Spatial reasoning question data
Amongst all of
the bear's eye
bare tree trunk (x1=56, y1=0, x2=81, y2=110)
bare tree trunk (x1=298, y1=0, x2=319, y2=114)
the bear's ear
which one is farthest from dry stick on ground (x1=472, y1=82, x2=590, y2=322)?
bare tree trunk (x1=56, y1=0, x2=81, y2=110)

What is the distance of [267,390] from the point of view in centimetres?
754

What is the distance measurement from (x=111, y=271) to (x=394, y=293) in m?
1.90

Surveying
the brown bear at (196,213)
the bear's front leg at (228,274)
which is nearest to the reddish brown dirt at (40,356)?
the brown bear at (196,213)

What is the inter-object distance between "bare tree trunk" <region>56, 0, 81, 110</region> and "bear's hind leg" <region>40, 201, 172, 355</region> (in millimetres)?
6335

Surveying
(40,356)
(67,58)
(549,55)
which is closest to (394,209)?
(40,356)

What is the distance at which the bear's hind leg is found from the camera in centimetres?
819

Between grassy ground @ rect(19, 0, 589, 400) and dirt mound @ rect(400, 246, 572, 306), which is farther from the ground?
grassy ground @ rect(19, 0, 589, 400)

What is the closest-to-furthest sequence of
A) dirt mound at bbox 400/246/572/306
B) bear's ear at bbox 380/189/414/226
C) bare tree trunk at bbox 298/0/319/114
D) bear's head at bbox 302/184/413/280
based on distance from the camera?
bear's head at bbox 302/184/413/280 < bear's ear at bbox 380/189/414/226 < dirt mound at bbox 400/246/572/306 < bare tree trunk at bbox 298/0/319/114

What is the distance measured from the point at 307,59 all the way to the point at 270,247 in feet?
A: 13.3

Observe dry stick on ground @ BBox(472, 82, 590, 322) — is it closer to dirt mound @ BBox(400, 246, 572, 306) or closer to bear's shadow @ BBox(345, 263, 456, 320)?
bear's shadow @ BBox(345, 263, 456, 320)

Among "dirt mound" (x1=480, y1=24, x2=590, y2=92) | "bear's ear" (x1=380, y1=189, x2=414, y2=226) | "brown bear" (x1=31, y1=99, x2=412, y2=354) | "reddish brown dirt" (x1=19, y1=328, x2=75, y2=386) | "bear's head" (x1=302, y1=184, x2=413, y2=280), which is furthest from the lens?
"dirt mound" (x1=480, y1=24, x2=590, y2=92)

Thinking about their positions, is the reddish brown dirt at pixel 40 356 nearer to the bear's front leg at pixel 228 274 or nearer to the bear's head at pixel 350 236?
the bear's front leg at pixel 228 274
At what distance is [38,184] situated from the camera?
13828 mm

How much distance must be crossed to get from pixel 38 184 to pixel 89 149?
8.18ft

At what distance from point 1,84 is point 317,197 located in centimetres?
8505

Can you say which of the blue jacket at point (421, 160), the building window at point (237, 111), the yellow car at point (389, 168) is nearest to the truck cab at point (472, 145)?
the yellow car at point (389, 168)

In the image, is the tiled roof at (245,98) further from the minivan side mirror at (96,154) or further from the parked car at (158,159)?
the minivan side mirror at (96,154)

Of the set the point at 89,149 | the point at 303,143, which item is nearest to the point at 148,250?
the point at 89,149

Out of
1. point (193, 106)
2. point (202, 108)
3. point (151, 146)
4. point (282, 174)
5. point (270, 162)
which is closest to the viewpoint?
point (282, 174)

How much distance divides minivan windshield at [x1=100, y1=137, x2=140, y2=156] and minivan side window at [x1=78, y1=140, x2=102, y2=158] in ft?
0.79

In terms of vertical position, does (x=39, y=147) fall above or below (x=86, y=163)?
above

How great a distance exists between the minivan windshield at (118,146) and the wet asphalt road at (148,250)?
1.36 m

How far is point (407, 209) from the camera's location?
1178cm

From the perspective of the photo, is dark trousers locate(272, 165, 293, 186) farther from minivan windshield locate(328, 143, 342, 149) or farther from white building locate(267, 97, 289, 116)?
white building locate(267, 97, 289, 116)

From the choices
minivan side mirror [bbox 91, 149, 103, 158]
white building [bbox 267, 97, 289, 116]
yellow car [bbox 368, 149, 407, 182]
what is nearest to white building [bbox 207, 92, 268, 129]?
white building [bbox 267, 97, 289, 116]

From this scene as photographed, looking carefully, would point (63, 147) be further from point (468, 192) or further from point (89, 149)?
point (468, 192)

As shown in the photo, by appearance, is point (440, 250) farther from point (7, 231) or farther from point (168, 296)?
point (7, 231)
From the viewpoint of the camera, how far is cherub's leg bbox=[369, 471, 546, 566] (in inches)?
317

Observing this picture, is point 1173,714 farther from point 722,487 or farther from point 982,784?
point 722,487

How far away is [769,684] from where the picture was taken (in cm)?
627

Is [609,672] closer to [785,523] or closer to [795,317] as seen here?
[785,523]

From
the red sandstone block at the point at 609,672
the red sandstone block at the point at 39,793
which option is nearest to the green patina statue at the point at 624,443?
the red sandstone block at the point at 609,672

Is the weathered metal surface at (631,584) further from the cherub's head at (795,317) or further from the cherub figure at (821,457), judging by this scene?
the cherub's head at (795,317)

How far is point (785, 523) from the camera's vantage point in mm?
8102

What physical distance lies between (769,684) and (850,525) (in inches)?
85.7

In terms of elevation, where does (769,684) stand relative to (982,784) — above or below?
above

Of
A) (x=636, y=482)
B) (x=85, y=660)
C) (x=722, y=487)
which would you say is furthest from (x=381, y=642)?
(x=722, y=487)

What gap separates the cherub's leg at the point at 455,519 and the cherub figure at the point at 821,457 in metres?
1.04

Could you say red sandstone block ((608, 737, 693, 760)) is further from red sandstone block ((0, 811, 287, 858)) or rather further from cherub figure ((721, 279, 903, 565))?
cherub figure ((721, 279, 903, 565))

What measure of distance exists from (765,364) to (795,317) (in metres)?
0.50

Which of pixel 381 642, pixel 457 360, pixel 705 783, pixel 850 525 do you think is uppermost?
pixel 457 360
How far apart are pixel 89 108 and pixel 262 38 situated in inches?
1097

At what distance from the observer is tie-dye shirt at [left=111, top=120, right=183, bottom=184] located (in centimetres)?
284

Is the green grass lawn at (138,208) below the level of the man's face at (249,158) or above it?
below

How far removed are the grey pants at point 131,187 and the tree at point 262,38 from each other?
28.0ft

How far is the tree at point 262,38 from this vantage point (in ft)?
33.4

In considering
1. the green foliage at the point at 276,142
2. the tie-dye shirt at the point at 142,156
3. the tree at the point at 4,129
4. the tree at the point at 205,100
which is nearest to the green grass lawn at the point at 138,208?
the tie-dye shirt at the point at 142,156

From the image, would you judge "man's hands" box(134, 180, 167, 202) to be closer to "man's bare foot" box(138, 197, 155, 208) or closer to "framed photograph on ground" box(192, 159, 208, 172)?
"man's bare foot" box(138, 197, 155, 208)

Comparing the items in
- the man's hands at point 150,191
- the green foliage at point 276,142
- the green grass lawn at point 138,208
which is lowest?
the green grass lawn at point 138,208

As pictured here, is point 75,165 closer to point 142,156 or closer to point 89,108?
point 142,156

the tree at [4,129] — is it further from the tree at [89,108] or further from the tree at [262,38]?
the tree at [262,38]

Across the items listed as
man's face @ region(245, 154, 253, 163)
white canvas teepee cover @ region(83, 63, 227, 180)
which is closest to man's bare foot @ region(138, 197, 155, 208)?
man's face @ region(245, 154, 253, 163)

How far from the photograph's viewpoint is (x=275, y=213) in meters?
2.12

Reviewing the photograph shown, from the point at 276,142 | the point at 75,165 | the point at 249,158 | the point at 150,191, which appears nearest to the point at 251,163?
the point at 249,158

### Exercise description
Would you give again, word for word, every line from the one with "From the image, would" through the final line of the listing above?

### Answer to this problem
From the image, would you judge "man's hands" box(134, 180, 167, 202) to be closer to "man's bare foot" box(138, 197, 155, 208) or closer to "framed photograph on ground" box(192, 159, 208, 172)?
"man's bare foot" box(138, 197, 155, 208)

Comparing the items in
- the man's hands at point 150,191
- the green foliage at point 276,142
- the green grass lawn at point 138,208
which is lowest?
the green grass lawn at point 138,208

As pictured here, is point 75,165 closer to point 142,156 or closer to point 89,108?
point 142,156

the tree at [4,129] — is it further from the tree at [89,108] or further from the tree at [262,38]?
the tree at [262,38]

Across the items listed as
man's face @ region(245, 154, 253, 163)
white canvas teepee cover @ region(83, 63, 227, 180)
which is closest to man's bare foot @ region(138, 197, 155, 208)?
man's face @ region(245, 154, 253, 163)

How far from the photograph's viewpoint is (x=275, y=213) in meters?
2.12

Reviewing the photograph shown, from the point at 276,142 | the point at 75,165 | the point at 249,158 | the point at 150,191, which appears nearest to the point at 251,163?
the point at 249,158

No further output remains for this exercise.